Tive o privilégio de crescer em um sítio e, entre a idade de 8 e 11 anos tive dois cavalos, era responsável por cuidar deles, tirar os carrapatos, limpar, passar remédio nas mordidas de morcego e, principalmente, levá-lo para onde tivessem verdes pastos. Essas eram as condições para eu poder brincar com ele. Nunca tive uma cela e nem cabresto, às vezes montava nele com uma corda e cavalgava meio sem direção. O fato de eu deixar ele me levar era a nossa brincadeira, era o que nós dois gostávamos. E o mais fantástico é que quase sempre ele me levava a um lugar que eu não conhecia.

Certa vez, tomei um coice e até uma mordida dele e o cara que nos vendeu falou que era porque eu não estava montando nele com o arreio e ele estava ficando desacostumado e voltando a ter vontade própria. Só comprando um arreio para domá-lo de novo.

Esta experiência que tive, brincando com os cavalos, me ensinou muito sobre hermenêutica. Vou explicar:

A pretensão moderna em dissecar a palavra de Deus de uma forma científica se tornou ineficaz pedagogicamente e de instrumento de transformação.

Não sei por que a maioria dos professores nas escolas nos ensinou que somos maiores que os textos só porque somos os intérpretes. Ler se tornou sinônimo de domínio. Como um cavaleiro domina o seu cavalo na arena de um rodeio, a hermenêutica se tornou o cabresto das letras e o premio é dado para aquele que demonstra mais habilidade em domar o cavalo.

Assim, vamos até o texto para analisá-lo de forma científica e confundimos neutralidade da pesquisa com frieza. Com isso, matamos as poesias, os contos, as narrativas, as parábolas, os textos apocalípticos, entre outros.
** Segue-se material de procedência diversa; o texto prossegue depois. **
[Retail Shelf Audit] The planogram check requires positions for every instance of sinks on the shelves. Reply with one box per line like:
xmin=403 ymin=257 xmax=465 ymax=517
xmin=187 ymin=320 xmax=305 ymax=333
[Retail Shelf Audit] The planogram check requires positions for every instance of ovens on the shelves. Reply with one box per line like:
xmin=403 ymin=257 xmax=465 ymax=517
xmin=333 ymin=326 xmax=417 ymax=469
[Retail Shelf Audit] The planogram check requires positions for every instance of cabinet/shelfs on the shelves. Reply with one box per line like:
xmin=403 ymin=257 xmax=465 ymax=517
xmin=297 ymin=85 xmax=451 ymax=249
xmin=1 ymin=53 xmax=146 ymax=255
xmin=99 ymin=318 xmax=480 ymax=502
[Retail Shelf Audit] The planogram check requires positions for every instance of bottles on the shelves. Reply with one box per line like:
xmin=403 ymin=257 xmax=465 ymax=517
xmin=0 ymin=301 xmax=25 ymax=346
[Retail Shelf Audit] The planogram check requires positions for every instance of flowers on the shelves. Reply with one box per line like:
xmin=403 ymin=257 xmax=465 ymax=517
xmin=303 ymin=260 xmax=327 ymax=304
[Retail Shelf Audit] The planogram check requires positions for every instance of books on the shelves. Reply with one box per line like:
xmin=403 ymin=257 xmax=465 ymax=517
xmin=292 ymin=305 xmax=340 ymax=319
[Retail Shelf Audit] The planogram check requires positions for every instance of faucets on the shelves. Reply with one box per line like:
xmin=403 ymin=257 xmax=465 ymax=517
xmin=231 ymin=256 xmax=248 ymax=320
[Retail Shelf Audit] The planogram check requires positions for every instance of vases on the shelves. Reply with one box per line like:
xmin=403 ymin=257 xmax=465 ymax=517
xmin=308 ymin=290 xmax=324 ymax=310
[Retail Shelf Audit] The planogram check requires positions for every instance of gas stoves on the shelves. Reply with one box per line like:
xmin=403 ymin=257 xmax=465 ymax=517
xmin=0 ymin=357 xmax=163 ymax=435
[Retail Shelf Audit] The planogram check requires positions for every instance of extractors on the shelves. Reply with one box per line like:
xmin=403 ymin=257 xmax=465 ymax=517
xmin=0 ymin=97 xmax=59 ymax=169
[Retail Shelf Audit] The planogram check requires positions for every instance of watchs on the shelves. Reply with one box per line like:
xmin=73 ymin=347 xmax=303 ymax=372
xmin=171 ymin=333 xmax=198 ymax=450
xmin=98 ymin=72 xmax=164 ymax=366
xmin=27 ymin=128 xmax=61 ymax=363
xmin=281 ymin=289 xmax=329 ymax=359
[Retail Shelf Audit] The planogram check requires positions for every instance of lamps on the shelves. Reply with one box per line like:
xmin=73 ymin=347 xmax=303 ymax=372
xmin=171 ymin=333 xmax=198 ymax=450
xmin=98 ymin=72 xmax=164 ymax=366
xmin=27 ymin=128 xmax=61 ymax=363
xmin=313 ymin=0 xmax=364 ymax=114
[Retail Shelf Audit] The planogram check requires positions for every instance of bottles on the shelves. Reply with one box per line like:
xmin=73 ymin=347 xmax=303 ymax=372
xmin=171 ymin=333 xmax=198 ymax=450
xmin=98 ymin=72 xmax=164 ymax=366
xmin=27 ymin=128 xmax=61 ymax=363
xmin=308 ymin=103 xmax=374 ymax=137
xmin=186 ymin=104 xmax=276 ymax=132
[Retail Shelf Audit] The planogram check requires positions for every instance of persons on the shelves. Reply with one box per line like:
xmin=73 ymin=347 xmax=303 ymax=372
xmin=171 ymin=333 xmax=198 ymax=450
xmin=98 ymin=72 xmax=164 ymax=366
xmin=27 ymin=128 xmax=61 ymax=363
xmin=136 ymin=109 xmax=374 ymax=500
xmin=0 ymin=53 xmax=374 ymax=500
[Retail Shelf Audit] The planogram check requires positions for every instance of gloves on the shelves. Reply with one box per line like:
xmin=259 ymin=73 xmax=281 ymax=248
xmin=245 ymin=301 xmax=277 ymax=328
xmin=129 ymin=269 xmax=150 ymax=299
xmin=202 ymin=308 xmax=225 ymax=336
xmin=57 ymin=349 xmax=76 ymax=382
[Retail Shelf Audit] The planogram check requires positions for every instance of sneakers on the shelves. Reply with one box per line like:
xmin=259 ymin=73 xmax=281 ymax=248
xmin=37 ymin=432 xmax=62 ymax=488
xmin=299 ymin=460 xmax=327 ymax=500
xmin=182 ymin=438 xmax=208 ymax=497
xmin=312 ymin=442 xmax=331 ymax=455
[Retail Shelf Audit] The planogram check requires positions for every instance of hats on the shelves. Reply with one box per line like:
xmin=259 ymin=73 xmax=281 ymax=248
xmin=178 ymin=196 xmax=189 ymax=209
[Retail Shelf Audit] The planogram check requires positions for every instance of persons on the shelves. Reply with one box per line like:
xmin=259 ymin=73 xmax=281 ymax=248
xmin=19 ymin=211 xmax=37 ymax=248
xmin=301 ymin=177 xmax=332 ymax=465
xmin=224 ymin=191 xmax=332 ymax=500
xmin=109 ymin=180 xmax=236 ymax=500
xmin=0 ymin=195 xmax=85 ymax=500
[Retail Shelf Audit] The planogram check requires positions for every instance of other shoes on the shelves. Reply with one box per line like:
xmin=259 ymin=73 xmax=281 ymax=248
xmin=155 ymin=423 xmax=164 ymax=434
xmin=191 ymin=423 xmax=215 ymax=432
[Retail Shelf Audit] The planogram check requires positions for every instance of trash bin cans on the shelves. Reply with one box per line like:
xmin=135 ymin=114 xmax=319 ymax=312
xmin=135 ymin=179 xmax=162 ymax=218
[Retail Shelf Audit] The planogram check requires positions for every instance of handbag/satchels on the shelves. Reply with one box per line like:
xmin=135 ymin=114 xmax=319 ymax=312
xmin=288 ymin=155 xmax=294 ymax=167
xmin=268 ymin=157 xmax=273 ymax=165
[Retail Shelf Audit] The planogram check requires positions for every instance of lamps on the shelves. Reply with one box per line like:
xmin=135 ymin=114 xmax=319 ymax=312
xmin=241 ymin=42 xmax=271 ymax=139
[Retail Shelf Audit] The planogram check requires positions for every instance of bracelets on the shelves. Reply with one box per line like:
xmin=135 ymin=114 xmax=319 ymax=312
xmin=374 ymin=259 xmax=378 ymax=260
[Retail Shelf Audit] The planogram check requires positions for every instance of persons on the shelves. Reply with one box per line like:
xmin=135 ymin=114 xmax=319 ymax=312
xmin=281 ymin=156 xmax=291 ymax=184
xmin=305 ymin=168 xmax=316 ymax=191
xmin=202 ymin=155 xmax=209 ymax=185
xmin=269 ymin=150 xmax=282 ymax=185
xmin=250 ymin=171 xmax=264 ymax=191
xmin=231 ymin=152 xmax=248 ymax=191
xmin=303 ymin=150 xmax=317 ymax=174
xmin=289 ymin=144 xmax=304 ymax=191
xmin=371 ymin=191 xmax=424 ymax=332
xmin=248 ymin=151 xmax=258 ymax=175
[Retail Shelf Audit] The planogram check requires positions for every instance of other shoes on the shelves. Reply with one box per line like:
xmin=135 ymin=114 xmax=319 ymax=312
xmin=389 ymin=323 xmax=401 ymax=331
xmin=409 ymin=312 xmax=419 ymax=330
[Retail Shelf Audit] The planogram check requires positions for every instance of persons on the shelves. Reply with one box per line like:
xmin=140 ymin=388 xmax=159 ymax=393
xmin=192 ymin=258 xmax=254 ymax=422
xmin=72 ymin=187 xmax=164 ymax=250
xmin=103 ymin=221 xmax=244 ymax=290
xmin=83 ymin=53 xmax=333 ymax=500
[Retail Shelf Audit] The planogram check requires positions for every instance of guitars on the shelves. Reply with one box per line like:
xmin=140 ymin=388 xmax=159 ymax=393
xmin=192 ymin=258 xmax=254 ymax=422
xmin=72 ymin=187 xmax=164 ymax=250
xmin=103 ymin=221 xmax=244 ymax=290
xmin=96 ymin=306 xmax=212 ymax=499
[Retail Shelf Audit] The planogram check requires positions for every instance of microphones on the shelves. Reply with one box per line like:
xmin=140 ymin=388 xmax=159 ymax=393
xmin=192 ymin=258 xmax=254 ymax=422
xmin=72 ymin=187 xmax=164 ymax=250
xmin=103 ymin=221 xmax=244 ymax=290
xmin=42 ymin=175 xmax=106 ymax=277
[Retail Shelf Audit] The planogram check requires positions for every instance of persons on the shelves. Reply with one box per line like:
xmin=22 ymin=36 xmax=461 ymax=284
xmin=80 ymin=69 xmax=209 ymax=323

A forma com que as escolas nos ensinaram a ler, só me serve para ler jornal.

Quero regredir a minha infância e brincar com os cavalos, voltar aos tempos em que a bíblia era lida para mim, assim como foi para os primeiros ouvintes do texto bíblico, onde não sou o domador de cavalos e sim o menino que brinca com o cavalo, que o monta sem superioridade, em uma confiança mútua, sem achar que conhece o caminho.

Quando ouvia as histórias como criança, na frente dos meus olhos já não estavam mais as letras como hoje estão e sim a imaginação, os sonhos que transformavam as palavras em imagens.

Quero ouvir Salmos como ouço Vinícius de Moraes, que narrem o livro de Gênesis como foi narrado Indiana Jones, quero imaginar Apocalipse como um gibi de manga, ouvir as parábolas contadas num banquinho de praça por Forest Gump, receber as regras de Levítico lidas em alta voz por um juiz de tribunal sério e inteligente, ser sussurrado cantares por minha amada e, abrir o e-mail, indevidamente, que Paulo mandou para Timóteo.

Quando ia brincar com os cavalos, só porque não estava domando-os, não significava que estava desrespeitando ou os rebaixando, estava apenas deixando-os ser o que são: cavalos.

Eu sei que, assim como brincar com os cavalos, ler a bíblia dessa maneira é bobeira, coisa de criança. Hoje somos adultos e temos que entrar na arena para que todos possam ver a nossa virilidade.

Mas…Não custa nada sonhar!

  1. Sábias palavras.Estamos tão acostumados com certas passagens e citações que elas perderam o “encanto” e se tornaram tão corriqueiras. Talvez porque vemos elas sendo citadas por pessoas que não possuem tanta moral assim…Foi um grande achado conhecer teu blog.

  2. caraca. muito bom esse texto mano. realmente essa é a crise de quem aprende muito, talvez seja impossivel deixar o cavalo seguir seu proprio rumo após ter conhecido e experimentado os beneficios da cela e do cabresto.

  3. Excelente.sem palavras pra comentar, simplesmente digo que é maravilhoso esse artigo, também gosto de ler a bíblia como uma criança e criar na mente todas as figuras e cenários.Marcos, leia meu blog:www.gutopagiossi.blogspot.comsua crítica é importante pra mim.abraço.